In our cohort, females over 25 years old who have studied at the tertiary level of education and who are unmarried are most likely to seek formal mental health treatments when they experience any mental health issues. Salaheddin and Mason41 found similar results as females sought more mental health treatments than males did. This may be due to the high prevalence of common mental disorders such as depression and anxiety among the female population. However, a study conducted in Qatar found that men were more willing to visit mental health professionals for their emotional problems than females were45. A previous study conducted in Egypt also found that divorced women and widows were more prone to mental disorders than married and unmarried women were but this study has found that unmarried women actually sought more mental health treatments22. Educated people consult mental health professionals more so than uneducated people do45. This may be due to them having more insight into mental illness and thus it could be one of the reasons for educated people to consult mental health professionals more. This study showed that people are willing to consult mental health professionals and receive formal mental health treatments for their emotional and mental illness but a considerable number of people are still unwilling to seek consultations and prefer receiving informal treatments for their mental illness.

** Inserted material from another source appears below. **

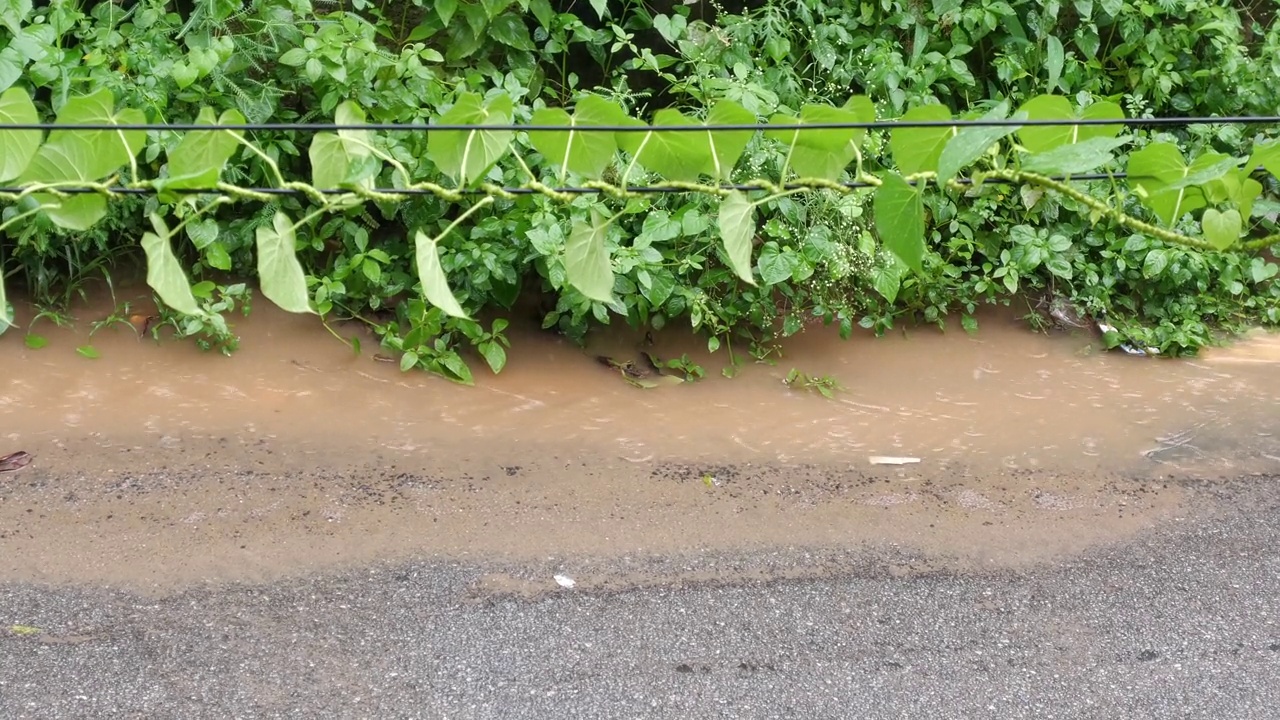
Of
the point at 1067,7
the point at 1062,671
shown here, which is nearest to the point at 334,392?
the point at 1062,671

Limitations: This study used standardized tools to measure the prevalence of mental disorders but the participants were not clinically interviewed to confirm their diagnosis. Moreover, due to stigma, some participants may have under-reported the true extent of their mental illness or they may have refused to accept that they had a mental illness. In addition, the study was based on residents in Sharjah city, which might not be representative of the overall UAE population.

CONCLUSION

The prevalence rates for anxiety and depression in the UAE are higher compared with other disorders. People’s intention to seek mental health treatments is not adequate. Female participants are more willing to access formal mental health services than males are, however, the prevalence of mental disorders among the female population is higher and this needs to be seriously addressed. Formal mental health services were used more than non-formal services were. The present study findings indicate that interventions are required to improve mental health outcomes. Further research at the national level is needed to explore the true magnitude of mental disorders in the UAE.

SIGNIFICANCE STATEMENT

Mental health is one of the major health problems in UAE. This study screens the prevalence of mental health problems, access to mental health services and awareness about formal and informal mental health treatment as these are the important areas need to be studied. The result of this study will be useful for the Ministry of Health (MOH) to understand the prevalence of mental disorder and people usage of formal and informal mental health services. Based on this study result, MOH will enhance insight about the mental illness and its related treatment.

ACKNOWLEDGMENT

We like to say thank you for University of Sharjah to provided fund (1701090318-P) for conduct this research. We like to say thank you for the participants who participated in this study.